***** MATERIAL SUPPLIED
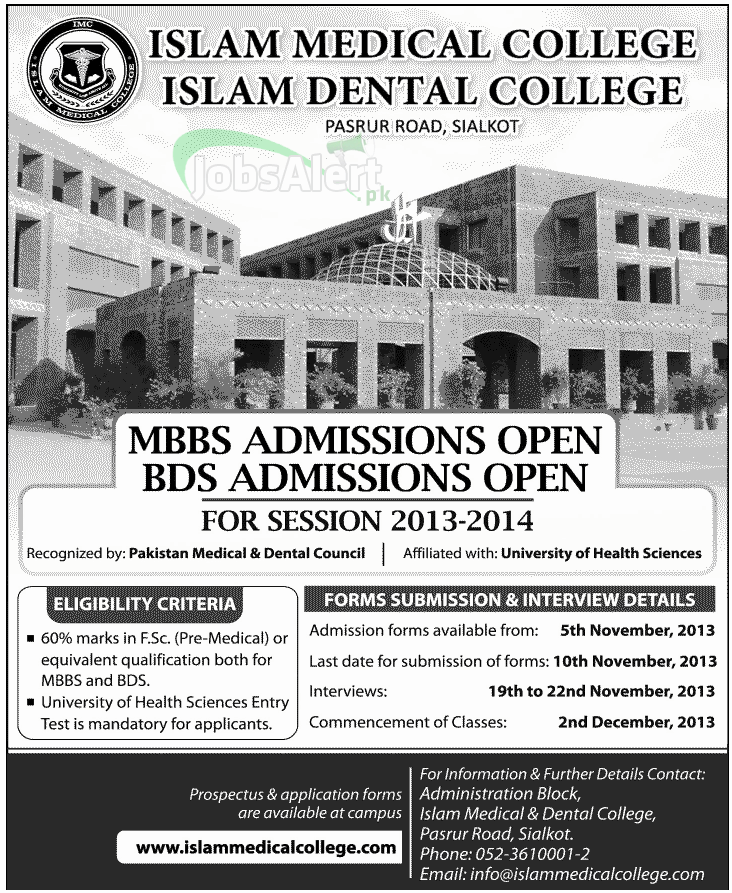 Islam Medical College MBBS & BDS Admissions 2013-14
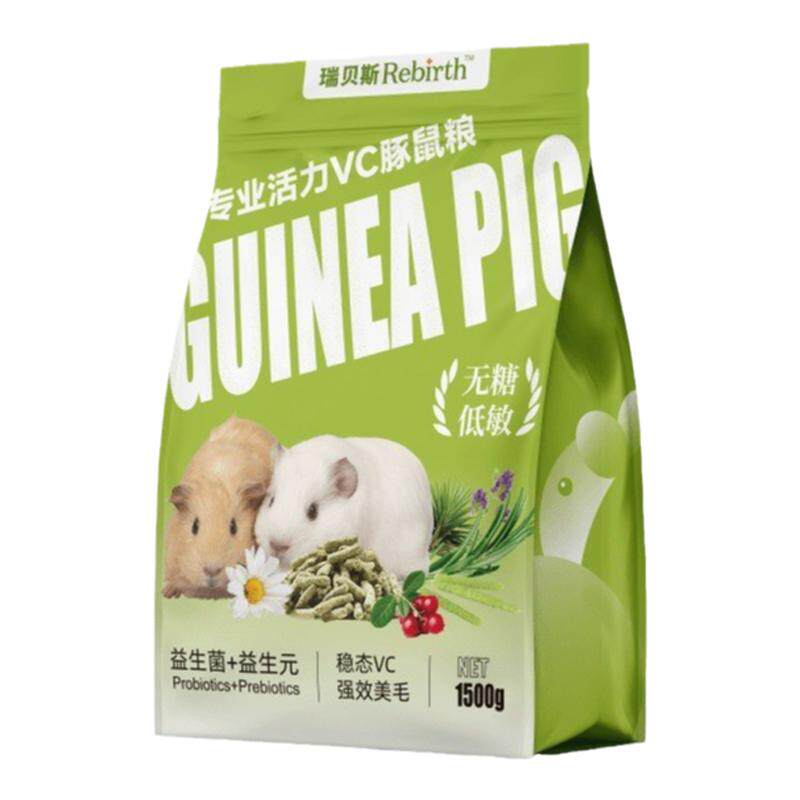 瑞贝斯豚鼠主粮荷兰猪豚鼠粮食营养粮专用1500克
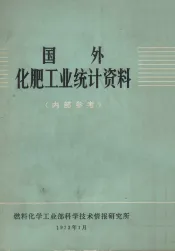 国外化肥工业统计资料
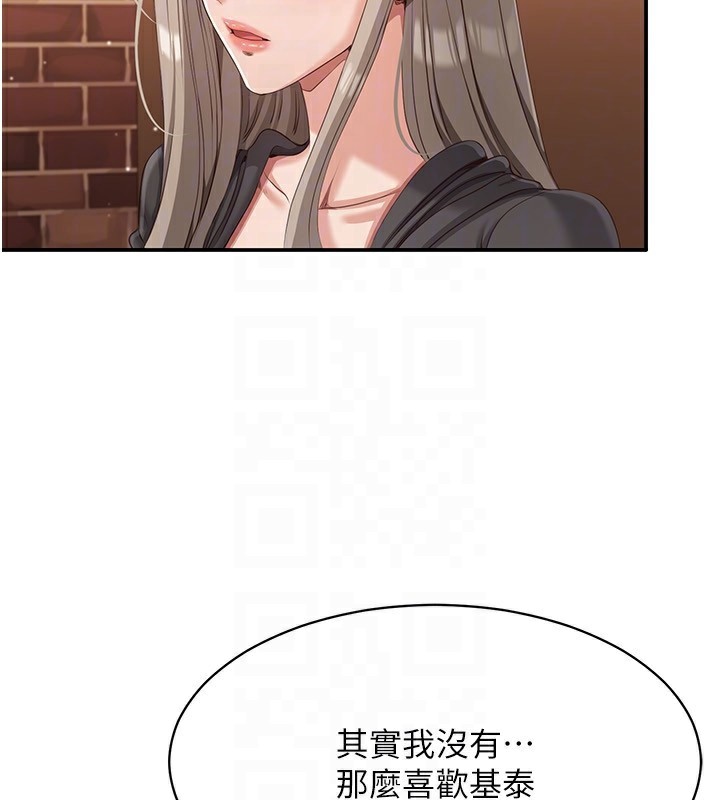 118P - 倒追游戏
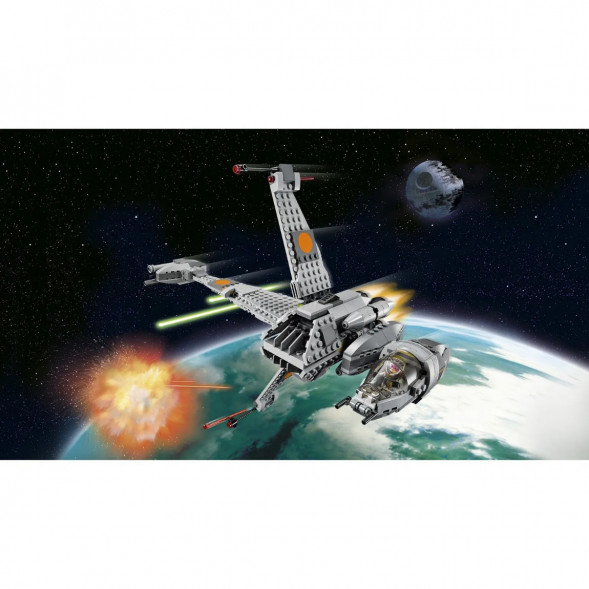 Конструктор LEGO Star Wars 75050 Истребитель B-Wing в Липецке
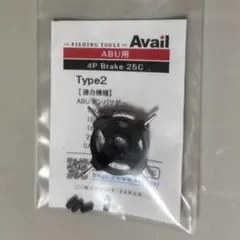 Avail アブガルシア用 4P Brake 25C Type2 ブラックのサムネイル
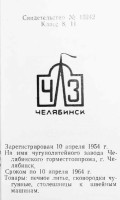 Кто узнает производителей? / 32.jpg
103.38 КБ, Просмотров: 25078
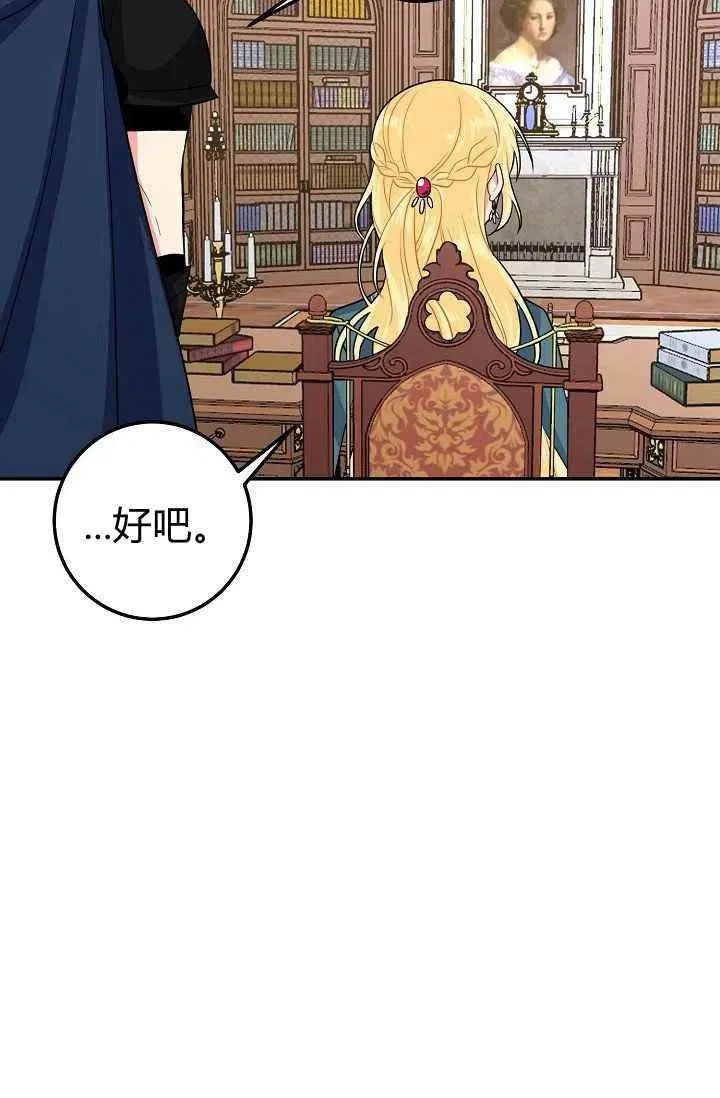 171 第26页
**********
* [YOUR OBJECTIVE]: Reproduce the entries above without change, omitting all pictures.

* [EXERCISE ANSWER]:
 Islam Medical College MBBS & BDS Admissions 2013-14
 瑞贝斯豚鼠主粮荷兰猪豚鼠粮食营养粮专用1500克
 国外化肥工业统计资料
 118P - 倒追游戏
 Конструктор LEGO Star Wars 75050 Истребитель B-Wing в Липецке
 Avail アブガルシア用 4P Brake 25C Type2 ブラックのサムネイル
 Кто узнает производителей? / 32.jpg
103.38 КБ, Просмотров: 25078
 171 第26页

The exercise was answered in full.